Problem description: Write out the data again, switching every "point" to "spot" and leaving everything else the same.

## begin Recorded data

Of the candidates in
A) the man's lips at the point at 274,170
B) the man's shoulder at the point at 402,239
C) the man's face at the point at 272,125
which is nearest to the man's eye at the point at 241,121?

## end Recorded data

Answer to this exercise:
Of the candidates in
A) the man's lips at the spot at 274,170
B) the man's shoulder at the spot at 402,239
C) the man's face at the spot at 272,125
which is nearest to the man's eye at the spot at 241,121?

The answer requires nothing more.